The results for the intergroup comparison of Procrustes-derived asymmetry scores are summarized in Table 6. When asymmetry scores for different regions were compared between the pre-surgery group and controls, Procrustes failed to detect asymmetry at the mandibular midline and chin regions, while significantly higher mean asymmetry scores were noticed at the total facial skeleton and total mandible (p < 0.001 and p < 0.001, respectively; zone AS), mandible bilateral (p < 0.001; part AS), and ramus (p < 0.001; area AS) (Fig. 5a). After correction, there was no significant decrease in the asymmetry characteristics in comparison to T₀; instead, the mean asymmetry scores noticed were higher in comparison to T₀ for most of the regions except for the total facial skeleton and chin regions, which showed decreased asymmetry scores; however, the change was insignificant (Fig. 5b). In addition, all the regions of zone AS, including the total facial skeleton (p < 0.001), total maxilla (p = 0.02), and total mandible (p < 0.001); bilateral maxilla (p = 0.04) and bilateral mandible (p < 0.001) of part AS; ramus (p < 0.001); and area AS exhibited significantly higher mean asymmetry scores after surgery when compared with controls (Fig. 5c).
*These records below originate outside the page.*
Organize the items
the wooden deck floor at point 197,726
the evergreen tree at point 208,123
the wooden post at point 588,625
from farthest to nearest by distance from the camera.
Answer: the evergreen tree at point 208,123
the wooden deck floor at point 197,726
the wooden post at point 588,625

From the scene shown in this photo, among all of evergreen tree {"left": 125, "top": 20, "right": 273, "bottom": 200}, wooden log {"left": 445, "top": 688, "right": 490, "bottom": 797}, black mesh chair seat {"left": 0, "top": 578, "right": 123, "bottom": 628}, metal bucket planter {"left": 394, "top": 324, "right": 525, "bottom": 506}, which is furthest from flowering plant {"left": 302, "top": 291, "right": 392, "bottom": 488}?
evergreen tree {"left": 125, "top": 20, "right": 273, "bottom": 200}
Pre-surgical asymmetry scores were observed to be significantly higher when matched against controls, implying severe asymmetry at all the facial regions including total facial skeleton and total mandible (p < 0.001 and < 0.001, respectively; zone AS), mandible midline and mandible bilateral (p < 0.001 and p < 0.001, respectively; part AS), chin and ramus (p < 0.001 and < 0.001, respectively; area AS) except for the maxillary region (zone AI, part AI and area AI) (Fig. 6a). Substantial improvements were noticed following surgery with respect to the lower jaw at the mandible midline (p < 0.001, part AS) and chin region (p < 0.001; area AS) compared to T₀ (Fig. 6b). When post-surgical asymmetry scores were compared with controls, higher asymmetry scores were noticed at all regions except for the maxilla midline (Fig. 6c). In addition, evaluation of the surgical outcomes was indicative of persisting asymmetry at the total mandible (p < 0.01, zone AS), albeit significant correction. The results for the intergroup comparison of MPA-derived asymmetry scores are summarized in Table 7.